I'll be out and I think of something that I have to do but really can't until I get home. But by the time I get home I've forgotten it only to remember it again while I'm out. Eventually it gets done but not without a lot of exasperation on my behalf.
And that's exactly how I felt on Sunday morning as Iven and I were stepping into an elevator on our way to the movies. He'd just turned in the right direction under the right lighting and I'd seen them again - the two blackheads on his forehead that I'd spotted last week while we were out at breakfast. How had a whole week passed without me removing those little suckers?
I've always seen it as the ultimate gift of love to keep my husband's body free of black and white heads. Or maybe because we were pretty poor when we got married and had to find our own entertainment that this ritual of grooming began. I would pin him to the bed whenever I spotted my quarry and squeeze until I'd vanquished it.
Yes, sometimes there was pain (but only ever on his behalf) and there was pillow-biting and begging for mercy but this was my ultimate gift to him. The gift of fairly clear skin. And I would have felt shame letting him head out into public festooned with these pustular little flaws. (I was going to write pusy/pussy instead of pustular but was unsure of the spelling. A Google search made me realise that I was using the wrong adjective and also that it's easy to access an abundance of porn on the internet.)
I'd seen the two blackheads on his forehead the week before and vowed to get them once I'd gotten home. And then promptly forgotten. I have no idea why Iven didn't remind me. Maybe he forgot as well. Or maybe he'd seen that I'd let my fingernails grow fairly long and was trying to weasel out of my tender ministrations. All I knew is that when I saw them again yesterday I vowed that the sun was not going to set with those little suckers still embedded.
Unfortunately there was someone getting onto the lift when we were or I would have dealt with them immediately.
I did look around to see if there were security cameras - if I got the opportunity was it going to be recorded for the viewing pleasure of the security staff? I can just imagine the footage now. Me looking at Iven's face with lust in my eyes. Pressing him hard against the elevator wall and going at him until ... Sweet relief. Traces of 50 Shades of Grey and some traces of pus.
Our travel companion was only going up one floor so I held my breathe when she got off. But of course someone wanted to get on. They travelled up only one floor and got off, again to be replaced by someone else. And this happened all the way to the top. It's almost like Iven had organised to have body guards looking out for him but teasing me at the same time.

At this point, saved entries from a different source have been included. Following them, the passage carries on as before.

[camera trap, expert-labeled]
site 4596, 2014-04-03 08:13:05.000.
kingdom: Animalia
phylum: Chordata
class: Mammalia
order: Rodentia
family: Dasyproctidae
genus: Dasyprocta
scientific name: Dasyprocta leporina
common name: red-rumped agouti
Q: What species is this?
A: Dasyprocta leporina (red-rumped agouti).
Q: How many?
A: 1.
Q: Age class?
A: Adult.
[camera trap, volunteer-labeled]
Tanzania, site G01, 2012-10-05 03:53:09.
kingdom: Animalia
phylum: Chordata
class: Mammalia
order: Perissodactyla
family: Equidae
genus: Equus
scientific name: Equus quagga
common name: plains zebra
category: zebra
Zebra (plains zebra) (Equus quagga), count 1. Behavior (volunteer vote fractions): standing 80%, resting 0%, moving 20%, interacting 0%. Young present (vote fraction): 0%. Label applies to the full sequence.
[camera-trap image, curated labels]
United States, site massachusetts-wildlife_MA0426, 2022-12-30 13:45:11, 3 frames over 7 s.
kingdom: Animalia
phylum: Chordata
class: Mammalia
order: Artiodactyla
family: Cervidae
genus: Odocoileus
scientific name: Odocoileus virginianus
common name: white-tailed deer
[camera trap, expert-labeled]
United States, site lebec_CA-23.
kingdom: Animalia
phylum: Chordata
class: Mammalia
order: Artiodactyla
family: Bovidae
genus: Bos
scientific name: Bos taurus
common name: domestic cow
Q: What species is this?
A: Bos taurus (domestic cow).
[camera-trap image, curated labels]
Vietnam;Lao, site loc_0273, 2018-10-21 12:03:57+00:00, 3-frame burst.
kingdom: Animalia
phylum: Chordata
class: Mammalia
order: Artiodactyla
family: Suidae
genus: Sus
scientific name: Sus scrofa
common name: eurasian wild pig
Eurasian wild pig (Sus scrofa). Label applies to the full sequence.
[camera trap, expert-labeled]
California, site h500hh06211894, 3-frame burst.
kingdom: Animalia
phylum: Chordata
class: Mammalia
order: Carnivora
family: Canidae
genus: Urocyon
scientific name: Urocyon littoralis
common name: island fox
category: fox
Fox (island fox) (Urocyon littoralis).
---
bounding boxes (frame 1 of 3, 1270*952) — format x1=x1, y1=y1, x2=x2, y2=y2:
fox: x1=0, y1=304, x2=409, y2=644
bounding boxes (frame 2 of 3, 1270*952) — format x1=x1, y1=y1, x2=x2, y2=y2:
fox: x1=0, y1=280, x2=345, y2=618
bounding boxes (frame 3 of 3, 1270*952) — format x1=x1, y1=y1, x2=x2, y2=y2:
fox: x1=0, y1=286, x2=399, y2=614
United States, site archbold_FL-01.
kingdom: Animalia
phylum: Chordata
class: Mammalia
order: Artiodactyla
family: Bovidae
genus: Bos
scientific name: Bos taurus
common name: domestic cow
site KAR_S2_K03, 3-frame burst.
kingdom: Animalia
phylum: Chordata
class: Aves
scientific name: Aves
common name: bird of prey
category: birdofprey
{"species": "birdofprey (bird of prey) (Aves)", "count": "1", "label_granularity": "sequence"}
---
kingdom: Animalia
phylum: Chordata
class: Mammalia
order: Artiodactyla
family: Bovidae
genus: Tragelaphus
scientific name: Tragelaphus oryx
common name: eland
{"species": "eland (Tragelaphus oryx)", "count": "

It was hard to concentrate on the movie. I kept thinking about the two giant blackheads sitting next to me and how much satisfaction I was going to get when they finally disappeared. Two and a bit hours later we were home and they were gone. My status of 'most excellent wife' has now been restored.
It got me thinking about the noises that I sometimes hear from my boys' bedrooms. Those cries of 'Leave it alone - it's not ready!!'. And it's like music to my ears. Their girlfriends care enough to groom them just as I did my husband. They're keepers for sure!